Vous connaissez COLD WAR KIDS ? NON ? Il s'agit d'un groupe californien composé de M Willett, Matt Aveiro, Matt Maust et Jonnie Russell. Après avoir sorti quelques EP en 2006 le groupe sort son premier album "Robbers and cowards" à la fin de l'année 2006 et avec deux singles très percutant, "Hang me up to dry" et "We used to vacation" le groupe jouit d'une reconnaissance plus importante en Europe qu'en Amérique.

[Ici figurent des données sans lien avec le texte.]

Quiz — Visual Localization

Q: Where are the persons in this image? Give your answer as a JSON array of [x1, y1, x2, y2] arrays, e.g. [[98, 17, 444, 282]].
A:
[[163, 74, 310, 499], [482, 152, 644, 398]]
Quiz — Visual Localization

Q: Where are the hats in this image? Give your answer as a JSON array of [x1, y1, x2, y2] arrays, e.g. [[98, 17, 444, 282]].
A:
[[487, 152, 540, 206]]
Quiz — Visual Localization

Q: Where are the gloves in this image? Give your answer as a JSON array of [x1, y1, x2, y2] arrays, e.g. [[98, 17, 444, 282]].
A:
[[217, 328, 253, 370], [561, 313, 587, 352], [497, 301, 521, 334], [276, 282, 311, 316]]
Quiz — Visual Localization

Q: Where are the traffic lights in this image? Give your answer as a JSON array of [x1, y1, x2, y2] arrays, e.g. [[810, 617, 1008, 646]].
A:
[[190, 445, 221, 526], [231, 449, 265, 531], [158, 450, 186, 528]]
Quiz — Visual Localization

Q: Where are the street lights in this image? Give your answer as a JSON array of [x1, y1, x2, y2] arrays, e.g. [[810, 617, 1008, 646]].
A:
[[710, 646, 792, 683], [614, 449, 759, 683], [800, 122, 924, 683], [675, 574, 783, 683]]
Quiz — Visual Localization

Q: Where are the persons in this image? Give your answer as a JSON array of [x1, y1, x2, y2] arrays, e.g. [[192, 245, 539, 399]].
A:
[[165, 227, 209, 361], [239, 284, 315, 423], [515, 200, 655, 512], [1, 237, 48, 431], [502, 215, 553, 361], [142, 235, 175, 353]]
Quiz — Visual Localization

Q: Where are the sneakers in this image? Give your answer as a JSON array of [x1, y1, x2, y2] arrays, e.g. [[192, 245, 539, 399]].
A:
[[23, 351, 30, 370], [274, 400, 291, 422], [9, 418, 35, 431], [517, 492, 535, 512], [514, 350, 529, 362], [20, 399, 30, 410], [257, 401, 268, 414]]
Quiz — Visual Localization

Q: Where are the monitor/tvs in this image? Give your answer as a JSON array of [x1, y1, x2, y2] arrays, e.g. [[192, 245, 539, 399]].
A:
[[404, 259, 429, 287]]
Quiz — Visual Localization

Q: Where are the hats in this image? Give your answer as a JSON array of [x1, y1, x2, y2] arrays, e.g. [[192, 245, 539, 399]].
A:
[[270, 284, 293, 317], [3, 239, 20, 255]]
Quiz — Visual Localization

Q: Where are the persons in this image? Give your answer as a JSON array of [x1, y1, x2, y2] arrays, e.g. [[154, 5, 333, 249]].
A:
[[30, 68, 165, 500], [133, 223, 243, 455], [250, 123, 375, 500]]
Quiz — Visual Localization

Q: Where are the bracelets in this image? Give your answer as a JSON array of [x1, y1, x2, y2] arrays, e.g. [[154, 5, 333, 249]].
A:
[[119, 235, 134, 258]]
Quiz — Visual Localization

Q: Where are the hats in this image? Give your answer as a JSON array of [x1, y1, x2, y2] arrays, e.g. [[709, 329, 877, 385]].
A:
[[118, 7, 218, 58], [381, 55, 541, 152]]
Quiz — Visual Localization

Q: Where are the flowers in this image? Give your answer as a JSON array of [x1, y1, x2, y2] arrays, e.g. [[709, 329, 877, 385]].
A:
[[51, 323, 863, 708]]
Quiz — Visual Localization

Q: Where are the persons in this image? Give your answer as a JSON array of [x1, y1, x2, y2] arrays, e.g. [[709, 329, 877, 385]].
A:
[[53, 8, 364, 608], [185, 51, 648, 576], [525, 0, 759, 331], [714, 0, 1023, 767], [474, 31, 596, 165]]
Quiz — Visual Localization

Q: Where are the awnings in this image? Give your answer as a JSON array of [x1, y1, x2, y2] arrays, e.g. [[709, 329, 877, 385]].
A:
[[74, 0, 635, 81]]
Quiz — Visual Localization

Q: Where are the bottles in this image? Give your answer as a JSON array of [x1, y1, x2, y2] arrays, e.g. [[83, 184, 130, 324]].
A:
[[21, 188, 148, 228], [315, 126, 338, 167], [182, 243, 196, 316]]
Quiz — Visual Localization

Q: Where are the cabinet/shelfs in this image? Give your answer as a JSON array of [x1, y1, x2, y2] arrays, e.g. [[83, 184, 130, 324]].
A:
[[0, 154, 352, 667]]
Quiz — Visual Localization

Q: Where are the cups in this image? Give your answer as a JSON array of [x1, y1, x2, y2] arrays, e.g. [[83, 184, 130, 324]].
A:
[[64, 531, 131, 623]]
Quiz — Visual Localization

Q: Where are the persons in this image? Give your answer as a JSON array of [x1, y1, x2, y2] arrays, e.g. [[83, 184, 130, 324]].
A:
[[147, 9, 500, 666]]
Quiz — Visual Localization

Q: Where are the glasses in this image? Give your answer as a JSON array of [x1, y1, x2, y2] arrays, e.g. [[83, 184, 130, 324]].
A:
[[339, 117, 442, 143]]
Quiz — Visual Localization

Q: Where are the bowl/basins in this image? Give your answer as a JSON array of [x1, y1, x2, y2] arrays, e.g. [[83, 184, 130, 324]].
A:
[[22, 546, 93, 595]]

Ca sonne comme quoi au juste ?? Ca c'est une sacrée bonne question, disons que pour faire court c'est une sorte de pop intemporelle aux racines profondément ancrées dans une certaine tradition musicale américaine. De la pop au blues, du rock à la folk, les histoires de Cold wxar kids envoient balader toutes véléités d'étiquettes, et s'imposent comme des histoires à part entière. Pour faire une comparaison je dirais que Cold war kids c'est un soupçon de Arcade fire, de Velvet underground, un peu des Pogues et de Tom Waits. Groupe vraiment phénomène, la voix du chanteur est vraiment hallucinante et j'adore ces titres qui partent dans tous les sens musicalement parlant.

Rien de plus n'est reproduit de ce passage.